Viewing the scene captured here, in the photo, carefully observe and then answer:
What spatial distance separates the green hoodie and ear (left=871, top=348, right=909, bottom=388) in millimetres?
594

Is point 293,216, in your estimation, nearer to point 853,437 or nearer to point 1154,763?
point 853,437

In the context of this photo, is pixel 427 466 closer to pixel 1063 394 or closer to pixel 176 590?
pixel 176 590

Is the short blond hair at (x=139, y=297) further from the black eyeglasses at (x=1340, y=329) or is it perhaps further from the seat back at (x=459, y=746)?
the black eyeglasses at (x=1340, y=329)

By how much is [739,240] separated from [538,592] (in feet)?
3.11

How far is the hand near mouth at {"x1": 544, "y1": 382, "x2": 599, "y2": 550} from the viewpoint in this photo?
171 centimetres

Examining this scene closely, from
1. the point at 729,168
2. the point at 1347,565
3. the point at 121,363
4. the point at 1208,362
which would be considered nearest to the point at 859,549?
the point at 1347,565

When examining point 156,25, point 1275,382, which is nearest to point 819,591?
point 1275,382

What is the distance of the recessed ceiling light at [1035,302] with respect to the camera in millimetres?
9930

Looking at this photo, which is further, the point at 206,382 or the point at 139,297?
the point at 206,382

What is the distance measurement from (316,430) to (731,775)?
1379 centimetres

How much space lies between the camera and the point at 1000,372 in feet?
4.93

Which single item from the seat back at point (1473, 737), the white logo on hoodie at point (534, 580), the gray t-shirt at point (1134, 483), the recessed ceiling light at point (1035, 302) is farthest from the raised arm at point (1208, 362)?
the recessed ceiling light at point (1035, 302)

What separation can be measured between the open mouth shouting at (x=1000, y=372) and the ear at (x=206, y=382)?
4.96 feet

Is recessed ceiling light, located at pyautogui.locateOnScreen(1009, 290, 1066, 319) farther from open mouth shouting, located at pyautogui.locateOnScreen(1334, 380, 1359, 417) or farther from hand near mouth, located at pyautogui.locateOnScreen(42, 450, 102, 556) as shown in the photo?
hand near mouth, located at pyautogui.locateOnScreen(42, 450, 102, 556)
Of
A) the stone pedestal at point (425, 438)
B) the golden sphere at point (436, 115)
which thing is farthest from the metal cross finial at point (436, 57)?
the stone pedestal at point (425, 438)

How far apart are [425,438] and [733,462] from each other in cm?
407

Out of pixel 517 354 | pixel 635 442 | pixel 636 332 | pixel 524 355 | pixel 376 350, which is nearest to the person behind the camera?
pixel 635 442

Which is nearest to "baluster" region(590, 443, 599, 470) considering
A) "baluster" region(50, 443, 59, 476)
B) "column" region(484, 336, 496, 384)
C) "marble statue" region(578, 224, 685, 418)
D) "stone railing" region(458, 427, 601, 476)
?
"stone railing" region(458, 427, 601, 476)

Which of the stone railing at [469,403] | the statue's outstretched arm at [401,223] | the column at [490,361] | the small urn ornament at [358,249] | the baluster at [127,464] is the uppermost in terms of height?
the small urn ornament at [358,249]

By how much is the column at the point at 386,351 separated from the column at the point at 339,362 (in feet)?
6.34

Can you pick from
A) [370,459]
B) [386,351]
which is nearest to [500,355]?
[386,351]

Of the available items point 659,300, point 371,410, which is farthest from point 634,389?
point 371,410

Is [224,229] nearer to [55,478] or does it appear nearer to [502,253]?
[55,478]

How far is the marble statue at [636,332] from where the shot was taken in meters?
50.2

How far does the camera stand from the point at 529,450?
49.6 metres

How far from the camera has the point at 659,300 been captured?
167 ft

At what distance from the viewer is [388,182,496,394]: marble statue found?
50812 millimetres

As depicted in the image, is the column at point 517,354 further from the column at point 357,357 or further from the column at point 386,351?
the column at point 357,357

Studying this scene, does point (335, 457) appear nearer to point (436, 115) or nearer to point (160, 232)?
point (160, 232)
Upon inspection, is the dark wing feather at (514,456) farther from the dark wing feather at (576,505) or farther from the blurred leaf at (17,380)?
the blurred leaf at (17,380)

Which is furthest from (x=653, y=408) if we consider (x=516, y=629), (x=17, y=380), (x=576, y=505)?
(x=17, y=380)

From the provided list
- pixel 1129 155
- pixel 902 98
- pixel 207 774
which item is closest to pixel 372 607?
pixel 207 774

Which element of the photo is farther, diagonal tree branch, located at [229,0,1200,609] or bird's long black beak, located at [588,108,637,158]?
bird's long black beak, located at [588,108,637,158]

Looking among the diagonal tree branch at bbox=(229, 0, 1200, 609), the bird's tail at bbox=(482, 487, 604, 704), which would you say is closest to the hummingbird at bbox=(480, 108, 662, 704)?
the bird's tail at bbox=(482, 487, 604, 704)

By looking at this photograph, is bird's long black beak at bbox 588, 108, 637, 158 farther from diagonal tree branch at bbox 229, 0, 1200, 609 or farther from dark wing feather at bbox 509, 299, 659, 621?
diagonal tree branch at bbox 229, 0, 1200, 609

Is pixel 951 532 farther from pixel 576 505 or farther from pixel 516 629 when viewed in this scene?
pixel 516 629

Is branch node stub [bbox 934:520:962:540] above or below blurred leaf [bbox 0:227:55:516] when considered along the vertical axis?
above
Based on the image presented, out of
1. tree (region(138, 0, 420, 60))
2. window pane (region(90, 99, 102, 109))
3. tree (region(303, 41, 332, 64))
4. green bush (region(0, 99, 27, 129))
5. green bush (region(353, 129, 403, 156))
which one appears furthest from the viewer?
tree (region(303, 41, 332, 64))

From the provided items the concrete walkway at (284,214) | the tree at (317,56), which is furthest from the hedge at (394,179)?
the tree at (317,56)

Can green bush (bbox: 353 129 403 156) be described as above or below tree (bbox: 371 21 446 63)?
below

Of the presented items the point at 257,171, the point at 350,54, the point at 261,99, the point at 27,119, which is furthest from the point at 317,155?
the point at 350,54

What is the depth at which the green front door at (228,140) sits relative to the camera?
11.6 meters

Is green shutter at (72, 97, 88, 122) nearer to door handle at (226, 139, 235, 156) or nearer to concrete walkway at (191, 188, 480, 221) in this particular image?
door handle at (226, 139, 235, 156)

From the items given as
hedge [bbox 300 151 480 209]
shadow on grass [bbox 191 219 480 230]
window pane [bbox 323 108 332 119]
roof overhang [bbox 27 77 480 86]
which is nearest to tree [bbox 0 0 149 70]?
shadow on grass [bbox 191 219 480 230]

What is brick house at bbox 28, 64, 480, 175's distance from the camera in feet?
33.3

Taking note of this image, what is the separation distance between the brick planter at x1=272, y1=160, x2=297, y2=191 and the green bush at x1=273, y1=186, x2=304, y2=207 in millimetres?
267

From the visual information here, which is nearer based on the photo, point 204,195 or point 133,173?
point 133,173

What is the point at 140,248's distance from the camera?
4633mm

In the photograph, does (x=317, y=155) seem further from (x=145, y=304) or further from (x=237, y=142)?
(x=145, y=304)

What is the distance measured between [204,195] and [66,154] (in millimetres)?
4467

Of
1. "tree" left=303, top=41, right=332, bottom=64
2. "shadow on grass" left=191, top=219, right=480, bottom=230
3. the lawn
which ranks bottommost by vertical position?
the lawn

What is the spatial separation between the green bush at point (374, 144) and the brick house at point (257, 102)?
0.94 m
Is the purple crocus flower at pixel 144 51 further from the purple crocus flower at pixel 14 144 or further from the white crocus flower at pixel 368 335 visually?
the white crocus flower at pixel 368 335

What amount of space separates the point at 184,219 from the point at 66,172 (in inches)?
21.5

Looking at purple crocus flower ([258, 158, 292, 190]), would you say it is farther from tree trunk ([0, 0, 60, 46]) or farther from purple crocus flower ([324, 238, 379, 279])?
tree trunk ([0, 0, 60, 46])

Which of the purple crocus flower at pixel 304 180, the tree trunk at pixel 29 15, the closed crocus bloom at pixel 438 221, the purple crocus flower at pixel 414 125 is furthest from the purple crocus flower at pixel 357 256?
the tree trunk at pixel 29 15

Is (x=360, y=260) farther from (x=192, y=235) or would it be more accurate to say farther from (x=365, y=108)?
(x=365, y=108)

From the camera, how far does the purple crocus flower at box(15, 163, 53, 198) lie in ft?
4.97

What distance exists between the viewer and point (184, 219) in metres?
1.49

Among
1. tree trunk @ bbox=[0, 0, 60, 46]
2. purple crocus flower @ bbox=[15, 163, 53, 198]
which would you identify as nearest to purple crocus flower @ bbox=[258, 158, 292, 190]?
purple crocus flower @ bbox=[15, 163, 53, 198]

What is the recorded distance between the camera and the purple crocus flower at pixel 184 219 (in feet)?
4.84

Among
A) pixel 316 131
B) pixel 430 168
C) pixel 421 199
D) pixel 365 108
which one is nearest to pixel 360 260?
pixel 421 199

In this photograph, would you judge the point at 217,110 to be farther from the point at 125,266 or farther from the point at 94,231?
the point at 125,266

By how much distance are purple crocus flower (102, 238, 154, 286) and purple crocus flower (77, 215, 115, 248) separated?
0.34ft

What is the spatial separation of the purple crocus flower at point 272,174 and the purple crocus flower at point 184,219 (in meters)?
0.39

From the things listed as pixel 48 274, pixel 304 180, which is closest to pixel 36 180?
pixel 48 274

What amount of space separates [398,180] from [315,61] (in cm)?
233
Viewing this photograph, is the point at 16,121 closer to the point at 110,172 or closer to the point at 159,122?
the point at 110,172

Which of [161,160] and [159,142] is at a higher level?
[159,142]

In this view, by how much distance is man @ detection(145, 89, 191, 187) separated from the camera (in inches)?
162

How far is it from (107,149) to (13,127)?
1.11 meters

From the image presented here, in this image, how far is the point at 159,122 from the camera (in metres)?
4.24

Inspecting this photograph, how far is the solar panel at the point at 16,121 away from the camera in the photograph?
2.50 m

SHORT EXERCISE = Quote the material above verbatim, from its first line through the line that contains "171 centimetres", both inclusive.

COMPLETE RESPONSE =
Viewing the scene captured here, in the photo, carefully observe and then answer:
What spatial distance separates the green hoodie and ear (left=871, top=348, right=909, bottom=388) in millimetres?
594

Is point 293,216, in your estimation, nearer to point 853,437 or nearer to point 1154,763?
point 853,437

In the context of this photo, is pixel 427 466 closer to pixel 1063 394 or closer to pixel 176 590?
pixel 176 590

Is the short blond hair at (x=139, y=297) further from the black eyeglasses at (x=1340, y=329) or is it perhaps further from the seat back at (x=459, y=746)?
the black eyeglasses at (x=1340, y=329)

By how much is [739,240] separated from [538,592] (in feet)?
3.11

How far is the hand near mouth at {"x1": 544, "y1": 382, "x2": 599, "y2": 550} from the viewpoint in this photo?
171 centimetres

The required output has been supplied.